Our results pinpoint a disconnect between broadcast meteorologists and their audience. The responses from the broadcasters confirm the importance of the EFG, and they also suggest that it is an effective graphic to communicate routine and hazardous weather in a simple way; our results suggest otherwise.

It is not the intent of the authors to set the policies and strategic goals for private weather or government meteorological enterprise. Rather, our purpose is to expose inefficiencies in television weather graphics, because this is an area where published research is lacking. Any potential changes to forecast products will require considerable discussion and careful consideration by the meteorological community and additional research before any changes are formally implemented. A copy of the surveys administered in this research is available in the online supplement.

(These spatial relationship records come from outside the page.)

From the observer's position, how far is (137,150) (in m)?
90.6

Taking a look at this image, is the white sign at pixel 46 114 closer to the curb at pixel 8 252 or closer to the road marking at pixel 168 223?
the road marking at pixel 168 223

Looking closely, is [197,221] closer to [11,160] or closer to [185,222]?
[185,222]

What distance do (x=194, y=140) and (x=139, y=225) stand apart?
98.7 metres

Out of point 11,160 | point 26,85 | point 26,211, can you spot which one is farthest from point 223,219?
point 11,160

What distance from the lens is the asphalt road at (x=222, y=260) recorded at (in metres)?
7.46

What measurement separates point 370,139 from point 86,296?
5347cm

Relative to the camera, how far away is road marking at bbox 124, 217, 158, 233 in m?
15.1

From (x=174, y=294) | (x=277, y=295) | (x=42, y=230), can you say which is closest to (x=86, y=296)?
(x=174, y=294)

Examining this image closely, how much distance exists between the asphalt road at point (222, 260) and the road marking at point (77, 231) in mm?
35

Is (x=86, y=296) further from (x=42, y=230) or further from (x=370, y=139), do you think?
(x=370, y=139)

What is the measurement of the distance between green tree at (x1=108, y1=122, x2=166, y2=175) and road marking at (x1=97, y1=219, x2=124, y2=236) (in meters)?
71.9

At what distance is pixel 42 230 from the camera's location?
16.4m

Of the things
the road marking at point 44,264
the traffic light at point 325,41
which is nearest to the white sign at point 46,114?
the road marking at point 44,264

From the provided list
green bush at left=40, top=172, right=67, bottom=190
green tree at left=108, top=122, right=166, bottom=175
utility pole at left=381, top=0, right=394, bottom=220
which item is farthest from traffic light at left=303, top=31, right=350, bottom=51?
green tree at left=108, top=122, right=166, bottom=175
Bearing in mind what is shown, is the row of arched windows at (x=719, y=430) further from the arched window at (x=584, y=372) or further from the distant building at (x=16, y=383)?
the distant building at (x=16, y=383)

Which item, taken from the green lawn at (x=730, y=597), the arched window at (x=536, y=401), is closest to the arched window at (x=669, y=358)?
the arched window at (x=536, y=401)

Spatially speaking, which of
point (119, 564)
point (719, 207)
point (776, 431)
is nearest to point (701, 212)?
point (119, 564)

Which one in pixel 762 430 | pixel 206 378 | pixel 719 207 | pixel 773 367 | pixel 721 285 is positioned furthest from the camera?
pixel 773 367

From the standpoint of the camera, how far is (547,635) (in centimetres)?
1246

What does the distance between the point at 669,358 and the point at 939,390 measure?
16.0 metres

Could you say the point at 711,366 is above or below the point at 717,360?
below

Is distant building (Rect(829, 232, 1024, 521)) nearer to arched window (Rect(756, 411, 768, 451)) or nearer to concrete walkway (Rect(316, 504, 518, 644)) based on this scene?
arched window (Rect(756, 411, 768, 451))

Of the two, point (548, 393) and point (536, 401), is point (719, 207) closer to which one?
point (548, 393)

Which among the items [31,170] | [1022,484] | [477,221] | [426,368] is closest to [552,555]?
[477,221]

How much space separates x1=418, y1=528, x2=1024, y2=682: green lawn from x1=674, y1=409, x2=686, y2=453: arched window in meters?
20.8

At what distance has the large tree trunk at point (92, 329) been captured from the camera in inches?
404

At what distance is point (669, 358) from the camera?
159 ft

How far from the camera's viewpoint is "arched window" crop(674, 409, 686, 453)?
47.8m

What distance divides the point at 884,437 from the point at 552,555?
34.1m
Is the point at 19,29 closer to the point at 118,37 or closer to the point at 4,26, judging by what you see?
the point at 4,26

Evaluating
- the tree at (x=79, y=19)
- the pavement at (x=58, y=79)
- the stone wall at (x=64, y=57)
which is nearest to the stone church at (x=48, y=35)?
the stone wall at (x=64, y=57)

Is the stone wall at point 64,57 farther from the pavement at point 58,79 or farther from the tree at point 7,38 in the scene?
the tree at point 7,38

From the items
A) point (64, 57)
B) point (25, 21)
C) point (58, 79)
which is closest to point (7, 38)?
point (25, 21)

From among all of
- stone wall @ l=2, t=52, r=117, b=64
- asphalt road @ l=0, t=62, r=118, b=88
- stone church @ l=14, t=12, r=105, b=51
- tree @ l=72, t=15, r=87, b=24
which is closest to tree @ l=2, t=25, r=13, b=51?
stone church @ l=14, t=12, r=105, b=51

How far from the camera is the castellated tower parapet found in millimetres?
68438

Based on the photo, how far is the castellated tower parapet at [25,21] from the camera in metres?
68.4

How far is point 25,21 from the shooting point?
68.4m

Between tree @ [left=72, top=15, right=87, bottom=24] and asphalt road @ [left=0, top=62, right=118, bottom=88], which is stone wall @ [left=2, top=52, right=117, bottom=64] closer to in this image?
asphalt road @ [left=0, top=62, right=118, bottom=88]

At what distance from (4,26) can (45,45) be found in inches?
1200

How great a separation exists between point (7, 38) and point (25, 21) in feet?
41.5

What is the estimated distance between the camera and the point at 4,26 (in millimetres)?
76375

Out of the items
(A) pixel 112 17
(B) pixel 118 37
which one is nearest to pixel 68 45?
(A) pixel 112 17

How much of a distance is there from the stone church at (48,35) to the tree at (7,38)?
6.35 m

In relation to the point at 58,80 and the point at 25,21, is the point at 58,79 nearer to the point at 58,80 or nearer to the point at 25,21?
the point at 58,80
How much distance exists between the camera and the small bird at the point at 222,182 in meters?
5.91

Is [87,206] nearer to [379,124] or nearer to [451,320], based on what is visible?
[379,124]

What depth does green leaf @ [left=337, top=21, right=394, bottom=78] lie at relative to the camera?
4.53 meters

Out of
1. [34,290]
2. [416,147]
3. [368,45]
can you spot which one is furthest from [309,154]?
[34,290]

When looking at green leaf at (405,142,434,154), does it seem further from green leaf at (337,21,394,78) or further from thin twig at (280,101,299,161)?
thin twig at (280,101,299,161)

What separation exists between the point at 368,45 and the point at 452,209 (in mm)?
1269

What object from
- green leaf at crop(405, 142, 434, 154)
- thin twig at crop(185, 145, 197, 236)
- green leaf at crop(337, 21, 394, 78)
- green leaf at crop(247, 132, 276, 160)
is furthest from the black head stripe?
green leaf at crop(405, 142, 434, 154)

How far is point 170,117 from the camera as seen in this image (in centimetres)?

Limitations and future research

The authors do not intend to argue the EFG in its current form should be able to stand alone, with no context, and be expected to be perfectly understood by the public. Indeed, much of the forecast data the public would need to answer the questions asked in our study is typically detailed in other parts of the weather broadcast. There is insufficient peer-reviewed research, however, to quantify how much or how little of a weather broadcast someone typically watches, so it cannot be assumed that information is being received. Phan et al. (2018) found that among weather app users, video forecasts were ranked as generally not important—a finding that might suggest people are not willing to watch a full weather forecast and may only be interested in certain graphics. This question was asked during a recent conference presentation by the lead author to an audience of more than 100 broadcast meteorologists. Not a single broadcaster was confident that their audience typically watched their entire weather segments on television, confirming the hypothesis that important weather graphics should be able to stand alone, regardless of how or where they are presented. Combined with the variety of EFG products being consumed over different modalities, in addition to television, this validates the need for more academic research regarding the effectiveness of individual weather graphics, such as the EFG.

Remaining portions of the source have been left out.